What makes it safe to debug in production?

If you need to debug in production, there are a few things to ensure when doing so;

Debugging does not have a significant impact on performance
It is still possible to use your app and debug at the same time
There is no external access to secure data
Debugging is providing enough information for you to locate and fix the problem as soon as possible.

If you are debugging, you want as much information as possible in the least amount of time. Jumping between multiple systems and retrying to fix the bugs several times only adds to the stress of dealing with a critical problem.

How to use Root Cause Analysis to find critical issues

Continuous profiling

The term continuous profiling refers to the ongoing collection of application performance data. Consequently, developers use this data for deep analysis in production environments.

You use continuous profiling to figure out which components, methods, or lines of code are the most resource-intensive. The developer can use this insight to improve the performance of the profiled application and understand runtime behavior.

FusionRector Ultimate has a number of profiling tools including

Continuous code profiler

With the Code Profiler, you can easily run code performance analysis at low overhead in your production environment. Because profiles are generated automatically, you won’t miss any issues.

The Code profiler in FusionReactor provides instant insight into how your application is performing, down to the method level.

Continuous Thread profiler

You can track down performance issues efficiently and quickly using continuous thread profiling and stack trace analysis. Through an APM that includes a thread profiler like FusionReactor, an individual thread can be quickly profiled or stacked to identify performance, deadlock, and concurrency issues.

Continuous memory profiler

Continuous memory profilers give you a detailed insight into Java memory spaces and garbage collection. Consequently, with the FusionReactor low overhead memory profiler, you can identify memory leaks and optimize memory usage in your production Java applications and get instant insight into the heap.

What is a memory leak?

A memory leak takes place because of a defect in an application. Consequently, a memory leak occurs when an object retains memory and cannot be collected because it is referenced by another live object. Therefore, leaked objects are accessible from at least one GC Root or are themselves GC Roots. Therefore, every leaked object has a path that starts with GC Roots and contains (ends with) the leaked object.

The memory profiler detects possible memory leaks or excessive object creation in real-time using heap utilization.

Continuous CPU profiler

Having a CPU profiler in your APM allows you to find and tune inefficient processes running on your application server.

The low-overhead Java Profiler allows you to see what code is being executed. Therefore allowing you to determine what functions are running that could slow a thread down.

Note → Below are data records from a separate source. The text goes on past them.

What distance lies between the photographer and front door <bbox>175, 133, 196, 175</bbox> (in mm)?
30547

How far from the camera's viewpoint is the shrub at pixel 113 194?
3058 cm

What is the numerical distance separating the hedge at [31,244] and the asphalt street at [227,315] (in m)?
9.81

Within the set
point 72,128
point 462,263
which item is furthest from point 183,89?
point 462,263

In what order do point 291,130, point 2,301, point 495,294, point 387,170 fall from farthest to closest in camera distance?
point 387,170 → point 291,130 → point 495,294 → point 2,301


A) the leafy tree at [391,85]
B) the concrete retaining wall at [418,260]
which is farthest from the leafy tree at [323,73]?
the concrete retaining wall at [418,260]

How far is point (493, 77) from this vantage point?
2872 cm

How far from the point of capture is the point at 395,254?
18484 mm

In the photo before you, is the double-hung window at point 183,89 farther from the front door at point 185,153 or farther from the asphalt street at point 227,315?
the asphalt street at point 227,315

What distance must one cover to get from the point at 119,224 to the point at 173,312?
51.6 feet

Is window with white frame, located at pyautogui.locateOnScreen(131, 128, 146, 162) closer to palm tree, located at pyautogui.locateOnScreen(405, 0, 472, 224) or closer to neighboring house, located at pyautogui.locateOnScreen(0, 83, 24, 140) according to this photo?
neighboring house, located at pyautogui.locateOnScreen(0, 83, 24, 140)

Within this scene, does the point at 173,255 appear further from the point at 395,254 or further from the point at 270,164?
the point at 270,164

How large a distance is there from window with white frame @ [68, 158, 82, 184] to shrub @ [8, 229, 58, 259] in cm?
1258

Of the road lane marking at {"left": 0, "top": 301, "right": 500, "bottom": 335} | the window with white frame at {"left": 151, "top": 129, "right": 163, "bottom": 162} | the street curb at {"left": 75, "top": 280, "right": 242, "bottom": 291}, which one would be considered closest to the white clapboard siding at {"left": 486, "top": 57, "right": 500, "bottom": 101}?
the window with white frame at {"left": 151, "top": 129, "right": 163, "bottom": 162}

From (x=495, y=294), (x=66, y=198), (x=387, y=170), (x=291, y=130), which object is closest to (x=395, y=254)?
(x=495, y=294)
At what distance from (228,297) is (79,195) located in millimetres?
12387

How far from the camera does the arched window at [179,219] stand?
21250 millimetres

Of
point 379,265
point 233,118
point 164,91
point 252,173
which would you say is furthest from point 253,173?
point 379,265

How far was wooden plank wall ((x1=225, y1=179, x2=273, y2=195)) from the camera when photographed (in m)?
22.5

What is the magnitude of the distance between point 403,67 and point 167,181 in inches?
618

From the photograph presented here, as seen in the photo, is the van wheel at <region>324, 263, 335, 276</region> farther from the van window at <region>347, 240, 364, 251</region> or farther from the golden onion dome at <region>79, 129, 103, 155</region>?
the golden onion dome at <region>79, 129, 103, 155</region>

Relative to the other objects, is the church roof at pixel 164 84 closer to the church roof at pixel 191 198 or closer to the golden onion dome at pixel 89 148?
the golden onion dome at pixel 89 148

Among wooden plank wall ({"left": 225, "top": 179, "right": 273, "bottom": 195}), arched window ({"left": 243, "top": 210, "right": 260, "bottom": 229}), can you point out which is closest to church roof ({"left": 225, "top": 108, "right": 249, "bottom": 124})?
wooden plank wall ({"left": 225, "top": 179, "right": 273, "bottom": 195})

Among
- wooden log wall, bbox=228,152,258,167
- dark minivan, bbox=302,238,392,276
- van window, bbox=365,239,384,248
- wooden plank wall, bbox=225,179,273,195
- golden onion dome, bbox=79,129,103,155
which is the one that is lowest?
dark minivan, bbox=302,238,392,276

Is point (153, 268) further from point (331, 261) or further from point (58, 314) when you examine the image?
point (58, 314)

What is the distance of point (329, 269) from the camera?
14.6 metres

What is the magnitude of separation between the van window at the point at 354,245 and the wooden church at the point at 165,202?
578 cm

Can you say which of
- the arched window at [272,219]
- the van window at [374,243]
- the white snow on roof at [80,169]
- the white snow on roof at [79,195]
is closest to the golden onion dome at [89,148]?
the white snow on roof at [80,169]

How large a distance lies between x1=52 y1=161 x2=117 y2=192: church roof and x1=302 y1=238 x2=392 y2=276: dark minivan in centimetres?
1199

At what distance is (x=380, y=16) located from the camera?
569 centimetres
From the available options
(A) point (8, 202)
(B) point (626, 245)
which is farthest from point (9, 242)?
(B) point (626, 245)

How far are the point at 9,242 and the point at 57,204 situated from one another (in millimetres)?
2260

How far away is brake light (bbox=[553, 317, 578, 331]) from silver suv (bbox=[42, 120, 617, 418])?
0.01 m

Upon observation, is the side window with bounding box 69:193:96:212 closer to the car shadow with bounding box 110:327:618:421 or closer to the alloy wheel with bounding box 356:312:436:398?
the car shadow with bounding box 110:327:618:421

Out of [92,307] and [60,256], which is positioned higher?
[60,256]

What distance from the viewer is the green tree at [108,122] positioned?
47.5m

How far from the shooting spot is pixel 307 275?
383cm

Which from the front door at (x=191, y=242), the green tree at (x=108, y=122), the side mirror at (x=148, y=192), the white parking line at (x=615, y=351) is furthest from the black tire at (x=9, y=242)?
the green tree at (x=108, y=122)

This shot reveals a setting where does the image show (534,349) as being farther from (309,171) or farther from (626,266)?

How to use profiling to find performance issues

How to find memory leaks in Java

A changing APM landscape

The APM landscape is rapidly evolving if investing in an APM you need to look for a degree of future-proofing. The terms APM and observability are for many synonymous, it is important to understand the differences between the two terms; one is not a substitute for the other. To make a solid investment you need to understand the benefits of the APM and having an observability platform. Modern APM’s and observability platforms are happy to use open-source and Open Telemetry (OTel) as it takes the heavy lifting out of coding and puts the onus on enabling the customer to fix performance and coding issues faster.

The Observability platform with APM capability is moving away from a developer or DevOps tool to be becoming organizationally centric. The platform should be able to ingest data from a wide variety of tools. As a result, enabling a truly holistic view of an organization’s architecture.

As the adoption of OTel increases then it is without a doubt that this is the way forward for both Observability and the APM. APM’s no longer need to develop many agents and try and keep up to date with emerging technologies.